Polecenie A
Powtórz słowo w słowo fragment poniższych wierszy od linijki zawierającej „How would you arrange” do linijki zawierającej „1. red strawberry”, obie włącznie.

Utwór audiowizualny jest utworem chronionym przez prawo autorskie. Współtwórcom utworu audiowizualnego przysługują zatem te same roszczenia, którymi dysponuje twórca każdego innego utworu, którego elementy twórcze zostały naruszone. W sytuacji popełnienia plagiatu dochodzi najczęściej zarówno do naruszenia autorskich praw osobistych (naruszenie prawa do autorstwa utworu) jak i autorskich praw majątkowych. Twórcy, którego prawa autorskie zostały naruszone z tytuły popełnienia plagiatu przysługują zatem zarówno roszczenia niemajątkowe (m.in. roszczenie o zaniechanie działań naruszających dobra osobiste), jak i majątkowe (m.in. roszczenie o zadośćuczynienie). Pełen katalog roszczeń przysługujących twórcy znajdziecie w artykule Jak bronić się przed łamaniem praw autorskich?.

Udostępnione wiersze
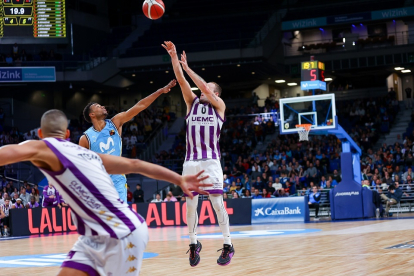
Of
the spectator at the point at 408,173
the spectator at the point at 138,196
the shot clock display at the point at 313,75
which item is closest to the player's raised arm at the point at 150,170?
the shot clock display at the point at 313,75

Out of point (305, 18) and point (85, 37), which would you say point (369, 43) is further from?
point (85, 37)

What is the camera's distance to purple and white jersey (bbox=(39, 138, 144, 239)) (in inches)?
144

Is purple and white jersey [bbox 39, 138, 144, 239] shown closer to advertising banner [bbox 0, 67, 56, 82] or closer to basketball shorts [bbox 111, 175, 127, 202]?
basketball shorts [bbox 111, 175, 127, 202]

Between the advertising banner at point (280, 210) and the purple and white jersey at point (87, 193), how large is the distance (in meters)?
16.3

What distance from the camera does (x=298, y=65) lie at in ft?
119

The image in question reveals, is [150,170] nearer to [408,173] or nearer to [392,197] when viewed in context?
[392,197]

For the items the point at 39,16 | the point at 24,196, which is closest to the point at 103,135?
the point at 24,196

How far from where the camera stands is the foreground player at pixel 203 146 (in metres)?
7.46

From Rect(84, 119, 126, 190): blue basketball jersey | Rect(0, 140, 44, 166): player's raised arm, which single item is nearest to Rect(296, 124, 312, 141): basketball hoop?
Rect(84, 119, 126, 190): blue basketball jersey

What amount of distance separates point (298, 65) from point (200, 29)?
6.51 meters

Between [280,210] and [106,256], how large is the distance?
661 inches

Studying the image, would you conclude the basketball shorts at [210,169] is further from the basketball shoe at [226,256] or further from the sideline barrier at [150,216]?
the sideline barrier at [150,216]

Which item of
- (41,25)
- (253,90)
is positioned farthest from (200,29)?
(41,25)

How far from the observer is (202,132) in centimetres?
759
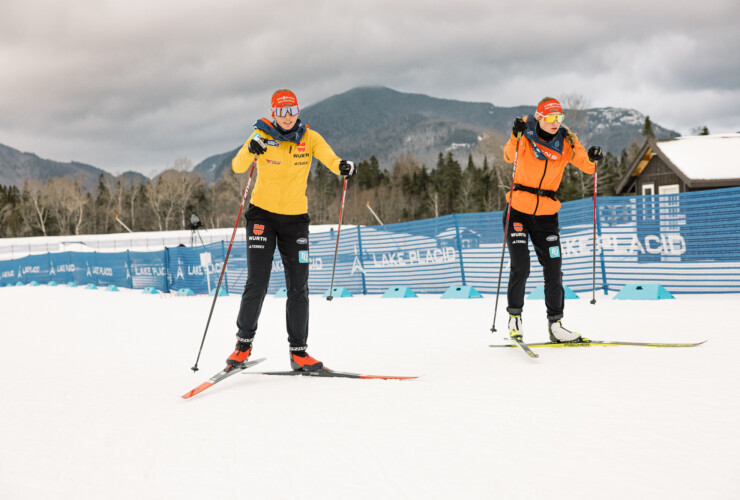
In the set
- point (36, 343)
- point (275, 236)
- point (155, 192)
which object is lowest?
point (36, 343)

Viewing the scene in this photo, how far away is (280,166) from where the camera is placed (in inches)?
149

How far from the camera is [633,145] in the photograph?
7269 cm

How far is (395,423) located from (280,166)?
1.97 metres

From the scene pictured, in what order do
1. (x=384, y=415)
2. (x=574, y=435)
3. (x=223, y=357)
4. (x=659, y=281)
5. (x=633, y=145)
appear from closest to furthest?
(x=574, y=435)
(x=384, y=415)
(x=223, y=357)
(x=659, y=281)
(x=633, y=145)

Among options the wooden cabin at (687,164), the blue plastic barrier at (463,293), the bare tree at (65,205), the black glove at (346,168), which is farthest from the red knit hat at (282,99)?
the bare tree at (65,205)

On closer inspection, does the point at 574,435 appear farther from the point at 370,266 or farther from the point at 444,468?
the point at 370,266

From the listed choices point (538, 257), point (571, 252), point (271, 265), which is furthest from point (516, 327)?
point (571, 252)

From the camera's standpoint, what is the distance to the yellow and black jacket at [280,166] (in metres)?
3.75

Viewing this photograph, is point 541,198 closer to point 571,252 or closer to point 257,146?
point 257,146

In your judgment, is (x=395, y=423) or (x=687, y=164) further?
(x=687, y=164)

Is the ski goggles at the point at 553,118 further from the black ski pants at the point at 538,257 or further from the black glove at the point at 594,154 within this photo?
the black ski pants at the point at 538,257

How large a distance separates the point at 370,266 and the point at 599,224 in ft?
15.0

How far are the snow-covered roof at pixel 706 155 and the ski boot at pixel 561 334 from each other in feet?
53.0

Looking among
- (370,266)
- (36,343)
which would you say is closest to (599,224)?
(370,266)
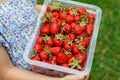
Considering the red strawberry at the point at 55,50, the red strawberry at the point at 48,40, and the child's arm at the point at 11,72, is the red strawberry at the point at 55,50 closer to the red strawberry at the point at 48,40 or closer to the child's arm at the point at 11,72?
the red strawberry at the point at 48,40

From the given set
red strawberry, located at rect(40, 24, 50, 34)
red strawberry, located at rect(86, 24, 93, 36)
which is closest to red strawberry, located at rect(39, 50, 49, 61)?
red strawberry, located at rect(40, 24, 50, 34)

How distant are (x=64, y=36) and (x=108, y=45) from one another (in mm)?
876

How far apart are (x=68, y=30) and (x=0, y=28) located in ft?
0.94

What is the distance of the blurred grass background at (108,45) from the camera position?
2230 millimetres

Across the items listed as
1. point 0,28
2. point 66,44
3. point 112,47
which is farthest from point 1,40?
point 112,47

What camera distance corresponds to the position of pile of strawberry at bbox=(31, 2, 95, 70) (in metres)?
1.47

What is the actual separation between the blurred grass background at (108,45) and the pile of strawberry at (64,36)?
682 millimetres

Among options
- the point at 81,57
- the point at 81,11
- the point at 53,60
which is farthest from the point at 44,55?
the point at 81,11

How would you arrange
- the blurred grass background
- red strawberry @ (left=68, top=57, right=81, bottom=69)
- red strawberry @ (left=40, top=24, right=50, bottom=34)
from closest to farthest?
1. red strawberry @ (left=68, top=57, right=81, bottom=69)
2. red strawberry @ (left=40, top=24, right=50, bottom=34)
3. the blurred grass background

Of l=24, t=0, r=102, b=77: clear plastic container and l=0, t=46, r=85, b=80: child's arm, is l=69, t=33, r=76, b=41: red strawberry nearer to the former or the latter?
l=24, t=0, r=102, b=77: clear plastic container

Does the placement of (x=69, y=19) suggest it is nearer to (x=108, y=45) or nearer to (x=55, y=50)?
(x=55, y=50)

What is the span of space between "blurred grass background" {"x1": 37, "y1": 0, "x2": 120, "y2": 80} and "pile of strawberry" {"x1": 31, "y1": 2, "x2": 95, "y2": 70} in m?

Polecenie B
Odtwórz dokładnie fragment tekstu o prawach twórców utworu audiowizualnego od słów „Utwór audiowizualny jest” do słów „łamaniem praw autorskich?.” włącznie.

Odpowiedź A
How would you arrange
- the blurred grass background
- red strawberry @ (left=68, top=57, right=81, bottom=69)
- red strawberry @ (left=40, top=24, right=50, bottom=34)
from closest to farthest?
1. red strawberry @ (left=68, top=57, right=81, bottom=69)

Odpowiedź B
Utwór audiowizualny jest utworem chronionym przez prawo autorskie. Współtwórcom utworu audiowizualnego przysługują zatem te same roszczenia, którymi dysponuje twórca każdego innego utworu, którego elementy twórcze zostały naruszone. W sytuacji popełnienia plagiatu dochodzi najczęściej zarówno do naruszenia autorskich praw osobistych (naruszenie prawa do autorstwa utworu) jak i autorskich praw majątkowych. Twórcy, którego prawa autorskie zostały naruszone z tytuły popełnienia plagiatu przysługują zatem zarówno roszczenia niemajątkowe (m.in. roszczenie o zaniechanie działań naruszających dobra osobiste), jak i majątkowe (m.in. roszczenie o zadośćuczynienie). Pełen katalog roszczeń przysługujących twórcy znajdziecie w artykule Jak bronić się przed łamaniem praw autorskich?.